Rapport sur la politique monétaire – Octobre 2025 – Économie canadienne
La croissance de l’économie au Canada a ralenti en raison des effets perturbateurs des droits de douane américains et de la baisse de la croissance démographique. Les exportations et les investissements des entreprises ont chuté. Après s’être située à près de 2 % pendant plusieurs mois, l’inflation mesurée par l’IPC s’est établie à 2,4 % en septembre.
Au début du conflit commercial, on s’attendait à ce que les droits de douane réduisent les exportations. On craignait que les répercussions sur le reste de l’économie et l’incertitude accrue ralentiraient la croissance de la demande intérieure privée. On s’attendait à ce que les contre-mesures tarifaires canadiennes, l’augmentation des coûts de production mondiaux et la restructuration des chaînes d’approvisionnement et des activités commerciales au Canada génèrent des pressions à la hausse sur l’inflation. Tout compte fait, la portée et l’incidence des droits de douane, et leurs effets économiques plus globaux, étaient très incertains.

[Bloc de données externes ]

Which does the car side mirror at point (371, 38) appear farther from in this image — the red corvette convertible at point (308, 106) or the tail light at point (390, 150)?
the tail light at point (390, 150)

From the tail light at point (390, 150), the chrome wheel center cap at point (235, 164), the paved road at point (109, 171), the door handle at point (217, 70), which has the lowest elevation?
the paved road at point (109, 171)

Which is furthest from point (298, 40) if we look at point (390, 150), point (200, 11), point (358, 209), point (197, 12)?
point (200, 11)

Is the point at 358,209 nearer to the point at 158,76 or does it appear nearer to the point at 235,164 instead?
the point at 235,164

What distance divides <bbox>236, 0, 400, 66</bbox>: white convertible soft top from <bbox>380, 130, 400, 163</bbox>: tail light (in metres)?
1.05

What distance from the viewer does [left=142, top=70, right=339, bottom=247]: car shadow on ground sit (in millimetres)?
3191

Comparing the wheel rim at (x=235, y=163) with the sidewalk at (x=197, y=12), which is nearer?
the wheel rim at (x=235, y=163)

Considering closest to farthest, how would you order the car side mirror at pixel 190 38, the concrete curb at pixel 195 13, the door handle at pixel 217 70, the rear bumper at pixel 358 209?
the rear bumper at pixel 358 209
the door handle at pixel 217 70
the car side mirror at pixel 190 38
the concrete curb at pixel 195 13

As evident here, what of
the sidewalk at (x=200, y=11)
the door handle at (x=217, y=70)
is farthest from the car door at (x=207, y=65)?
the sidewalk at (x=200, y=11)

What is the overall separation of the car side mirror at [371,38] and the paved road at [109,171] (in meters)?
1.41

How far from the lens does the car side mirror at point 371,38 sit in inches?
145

Maintenant que les droits de douane sont en place et que le protectionnisme américain s’est enraciné, les effets sur le Canada sont devenus plus clairs, même si l’incertitude quant au niveau et à la portée des futurs droits de douane subsiste. Les exportations et les investissements des entreprises ont nettement chuté au deuxième trimestre de 2025; le taux de chômage s’est accru étant donné que les entreprises ont reporté leurs embauches. Néanmoins, les dépenses de consommation se sont maintenues, stimulées par l’assouplissement des conditions financières.
L’inflation mesurée par l’indice des prix à la consommation (IPC) s’établissait à 2,4 % en septembre après avoir été près de 2 % pendant plusieurs mois. Les mesures privilégiées de l’inflation fondamentale se sont maintenues autour de 3 %, alors qu’un ensemble élargi d’indicateurs tend à montrer que l’inflation sous-jacente est demeurée proche de 2½ %.

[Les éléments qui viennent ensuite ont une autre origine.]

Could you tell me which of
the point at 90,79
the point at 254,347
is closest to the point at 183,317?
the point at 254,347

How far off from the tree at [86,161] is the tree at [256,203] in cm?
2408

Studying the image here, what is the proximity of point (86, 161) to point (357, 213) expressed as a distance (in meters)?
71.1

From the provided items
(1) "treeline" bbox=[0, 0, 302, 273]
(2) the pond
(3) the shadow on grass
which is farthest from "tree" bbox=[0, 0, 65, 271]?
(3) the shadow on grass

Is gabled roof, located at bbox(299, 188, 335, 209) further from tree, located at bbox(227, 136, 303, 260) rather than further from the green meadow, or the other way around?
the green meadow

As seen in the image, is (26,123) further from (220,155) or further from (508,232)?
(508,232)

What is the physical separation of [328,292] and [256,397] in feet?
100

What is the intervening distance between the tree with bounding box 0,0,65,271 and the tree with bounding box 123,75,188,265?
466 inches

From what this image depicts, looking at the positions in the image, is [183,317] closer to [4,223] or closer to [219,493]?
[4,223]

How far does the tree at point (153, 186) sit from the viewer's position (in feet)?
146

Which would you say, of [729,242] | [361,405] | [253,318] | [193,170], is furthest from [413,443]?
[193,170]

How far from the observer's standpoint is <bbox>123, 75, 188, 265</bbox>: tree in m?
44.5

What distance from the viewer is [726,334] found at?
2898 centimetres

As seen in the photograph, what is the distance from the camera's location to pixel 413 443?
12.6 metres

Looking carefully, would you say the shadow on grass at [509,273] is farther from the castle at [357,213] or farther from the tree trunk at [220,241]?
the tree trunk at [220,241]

Les récents mouvements de l’inflation s’expliquent par des forces opposées. Pour ce qui est des forces haussières, l’augmentation des frais de logement demeure élevée. De plus, les droits de douane et la restructuration du commerce mondial et de la production intérieure font monter les coûts. Du côté des forces baissières, l’offre excédentaire modère les pressions inflationnistes. Le retrait de la taxe sur le carbone a aussi fait reculer temporairement l’inflation.
Activité économique
Le PIB a chuté au deuxième trimestre en raison de la baisse des exportations
Le produit intérieur brut (PIB) réel s’est contracté de 1,6 % au deuxième trimestre de 2025, comme on le prévoyait dans le Rapport de juillet (graphique 1). Ce recul s’explique par les effets perturbateurs des droits de douane américains sur les exportations ainsi que par l’incertitude accrue. La hausse des prix des actions et la baisse des coûts d’emprunt ont contribué à atténuer l’effet modérateur sur le PIB.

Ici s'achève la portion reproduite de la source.